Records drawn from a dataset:
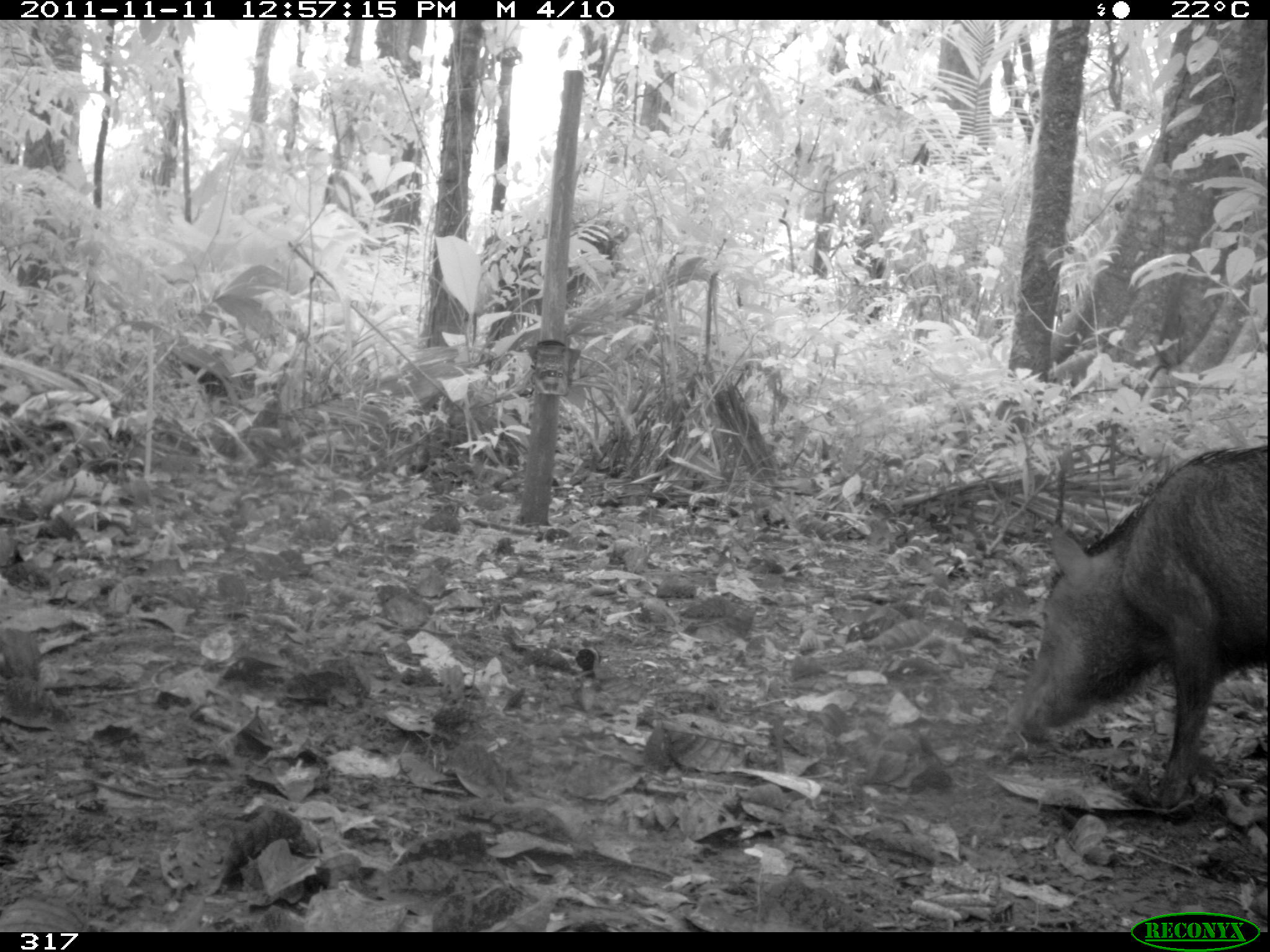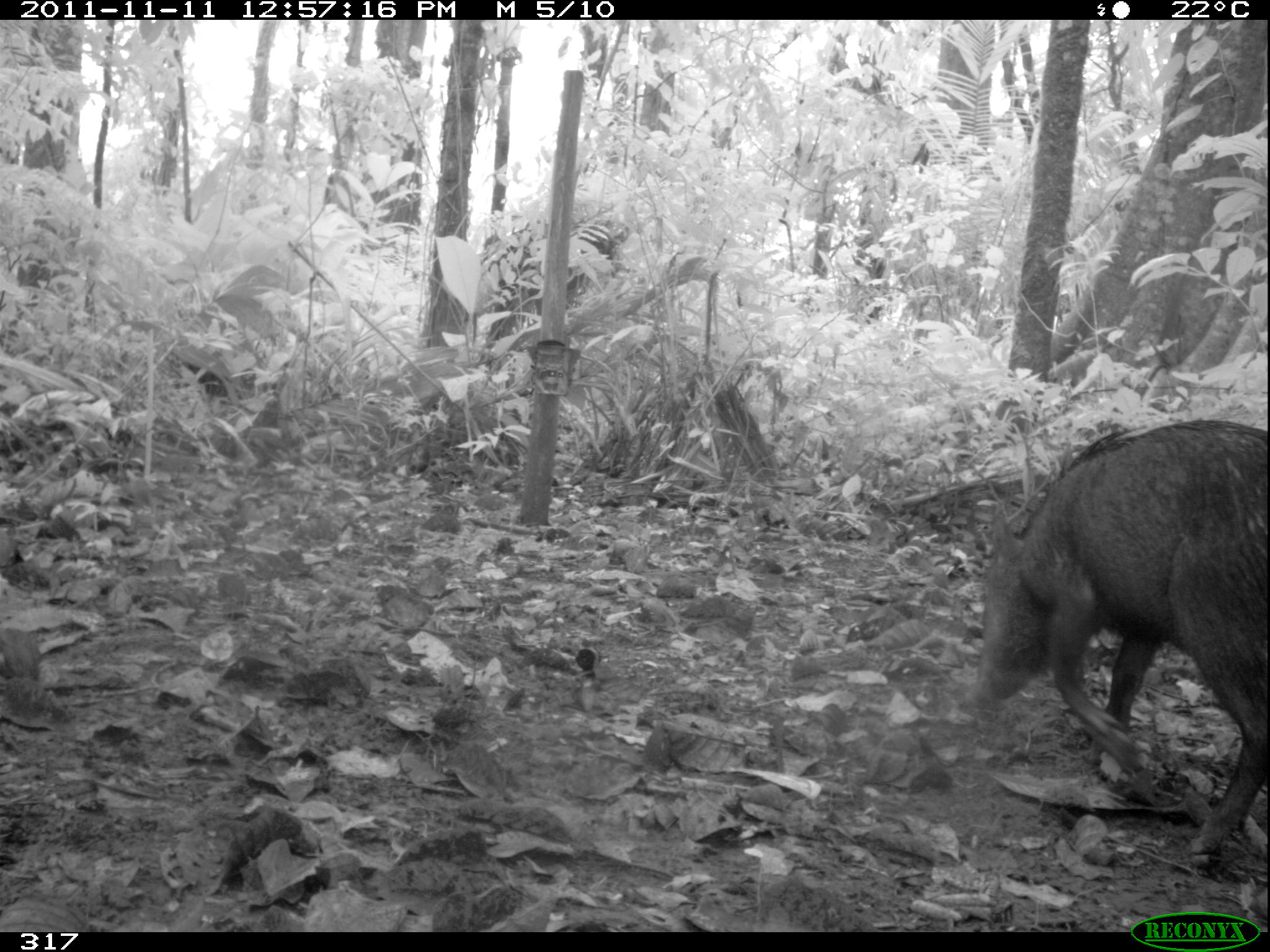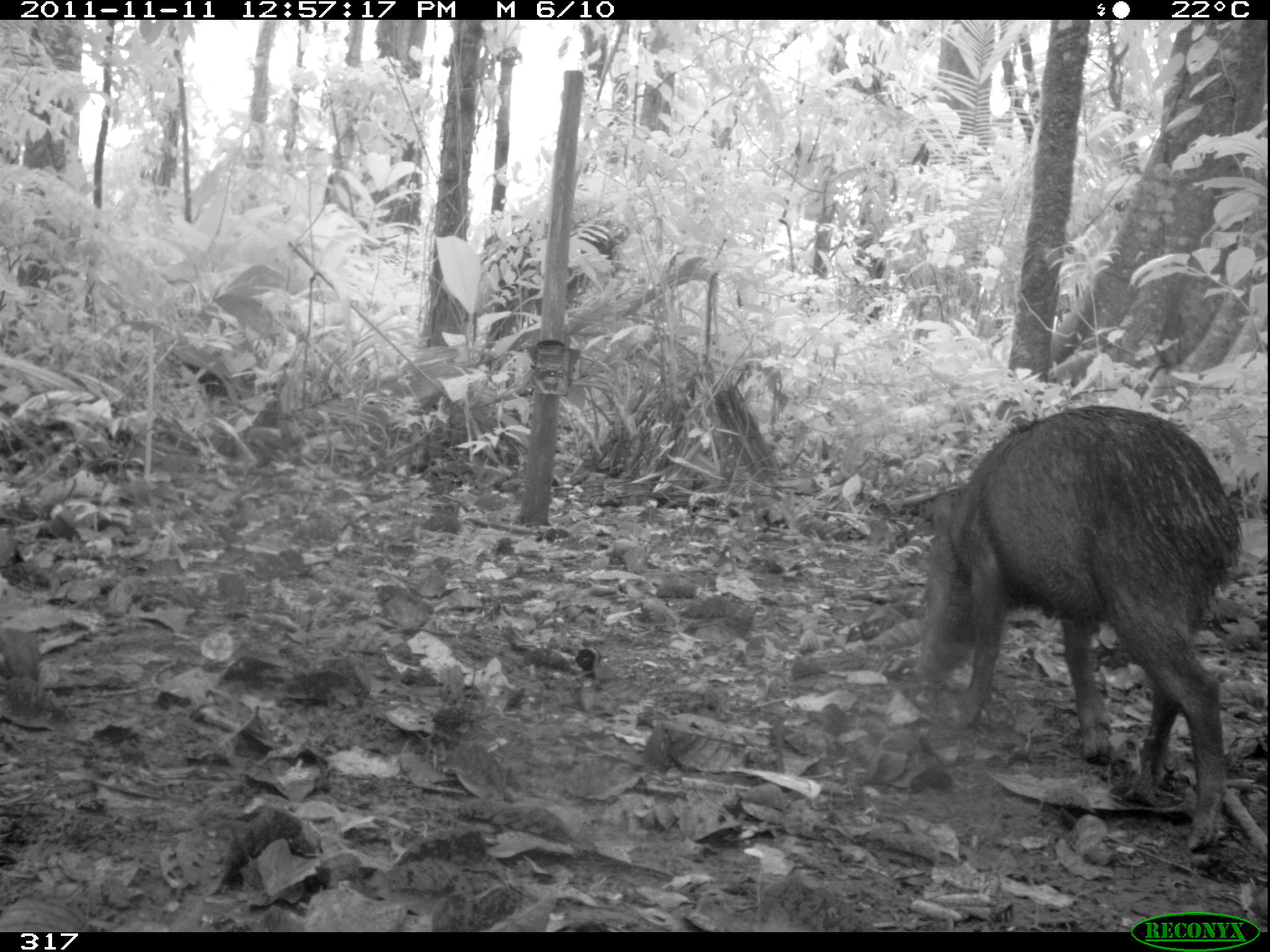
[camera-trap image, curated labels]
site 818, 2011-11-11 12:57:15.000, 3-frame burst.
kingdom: Animalia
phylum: Chordata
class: Mammalia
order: Artiodactyla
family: Tayassuidae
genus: Tayassu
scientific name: Tayassu pecari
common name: white-lipped peccary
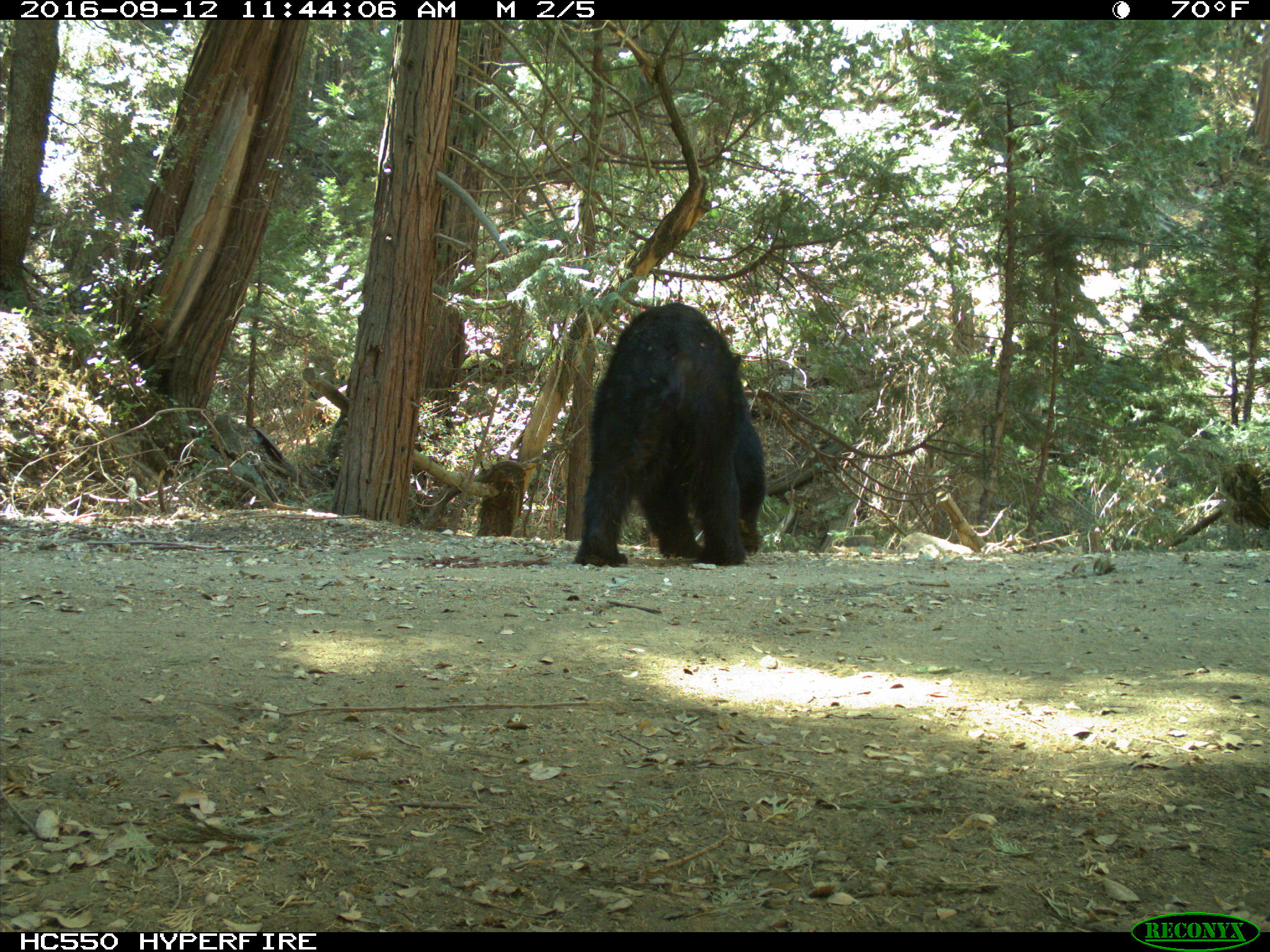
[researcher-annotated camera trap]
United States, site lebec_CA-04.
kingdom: Animalia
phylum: Chordata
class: Mammalia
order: Carnivora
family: Ursidae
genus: Ursus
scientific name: Ursus americanus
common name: american black bear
Ursus americanus (american black bear).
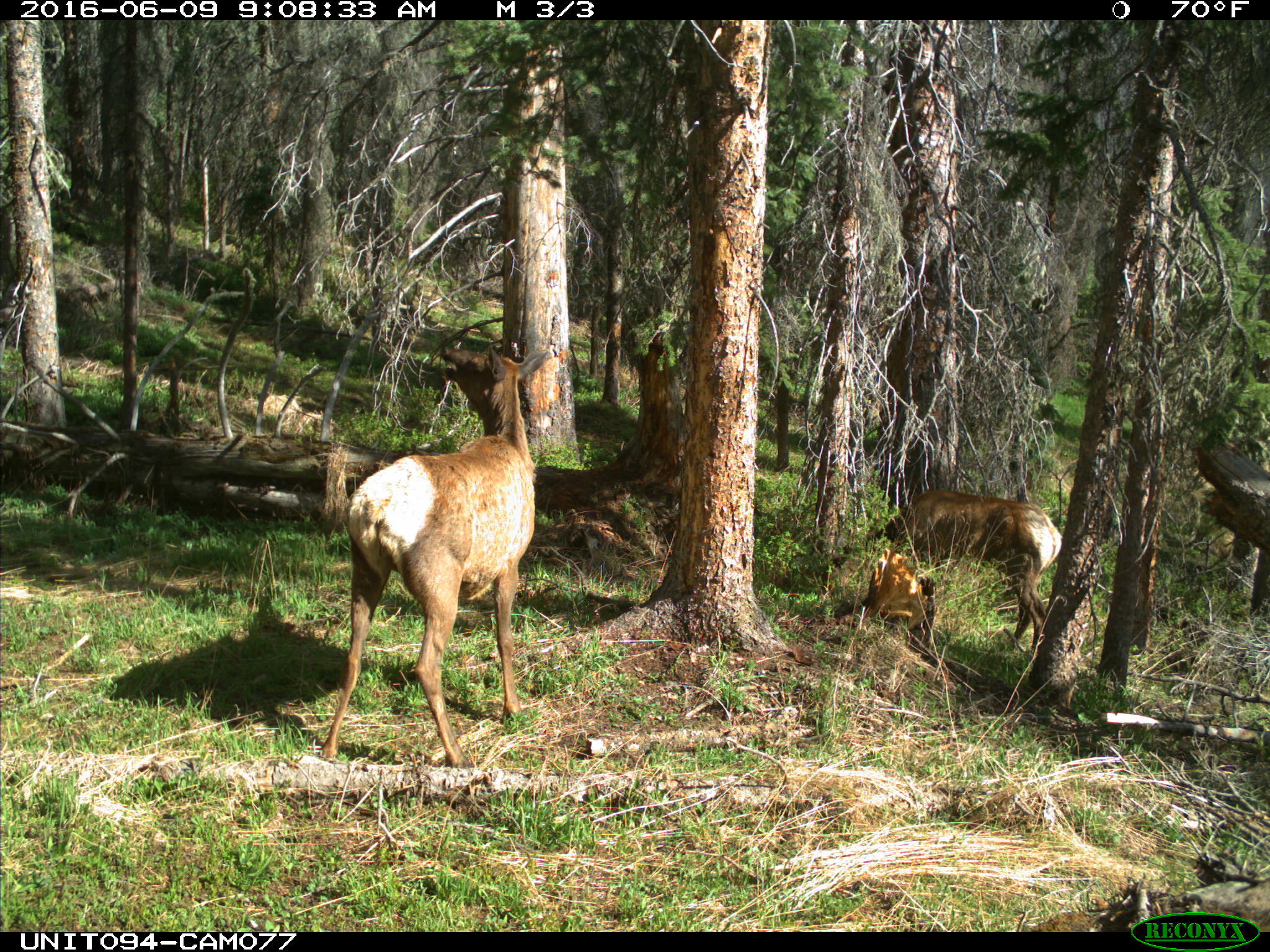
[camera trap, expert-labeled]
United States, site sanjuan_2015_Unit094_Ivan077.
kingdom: Animalia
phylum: Chordata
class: Mammalia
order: Artiodactyla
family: Cervidae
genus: Cervus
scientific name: Cervus elaphus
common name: red deer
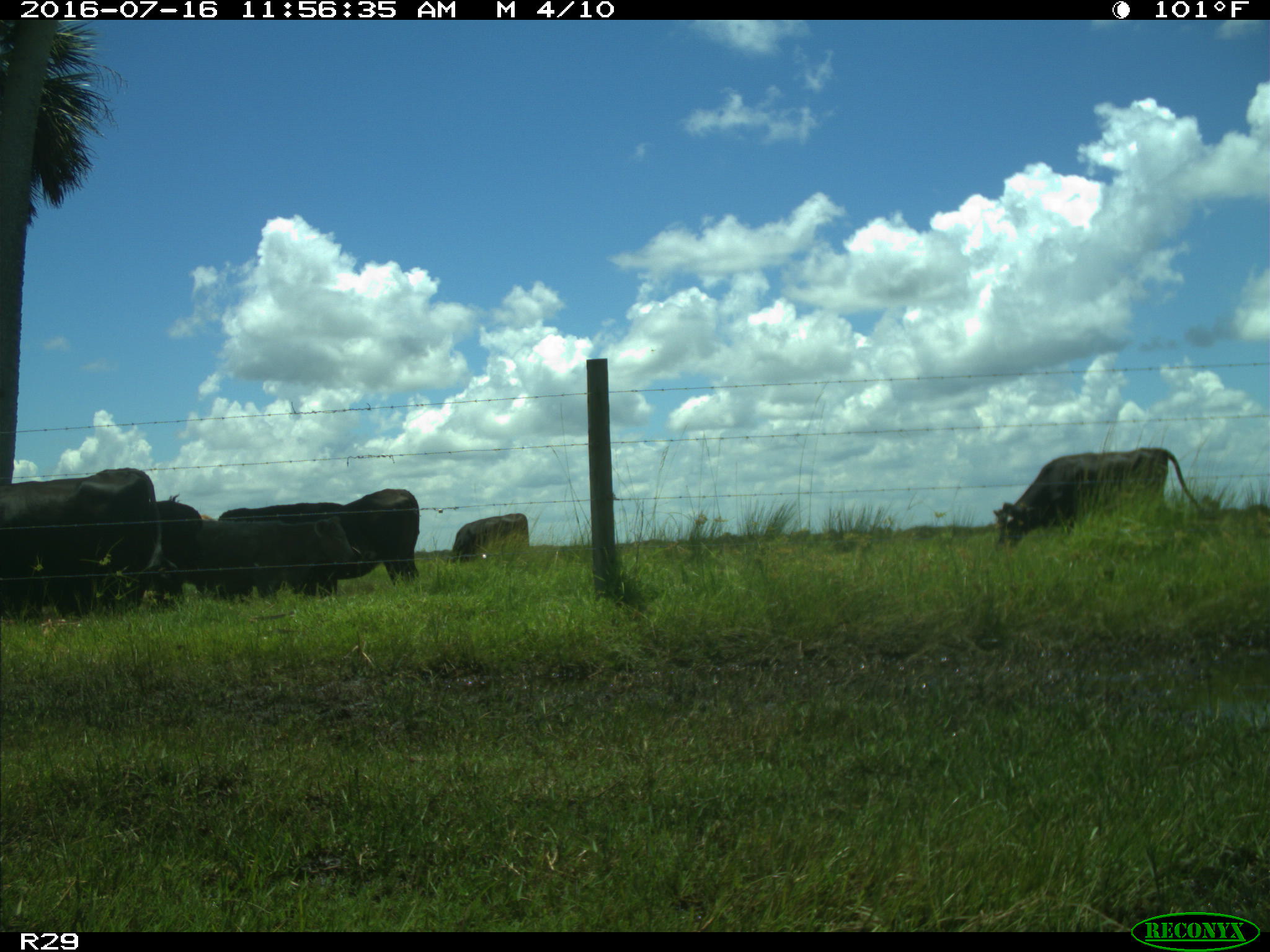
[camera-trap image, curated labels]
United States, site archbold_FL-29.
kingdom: Animalia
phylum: Chordata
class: Mammalia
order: Artiodactyla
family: Bovidae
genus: Bos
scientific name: Bos taurus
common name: domestic cow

THE PROBLEM: Pull out all lines from the entries above in which the word "site" appears.

RESPONSE:
site 818, 2011-11-11 12:57:15.000, 3-frame burst.
United States, site lebec_CA-04.
United States, site sanjuan_2015_Unit094_Ivan077.
United States, site archbold_FL-29.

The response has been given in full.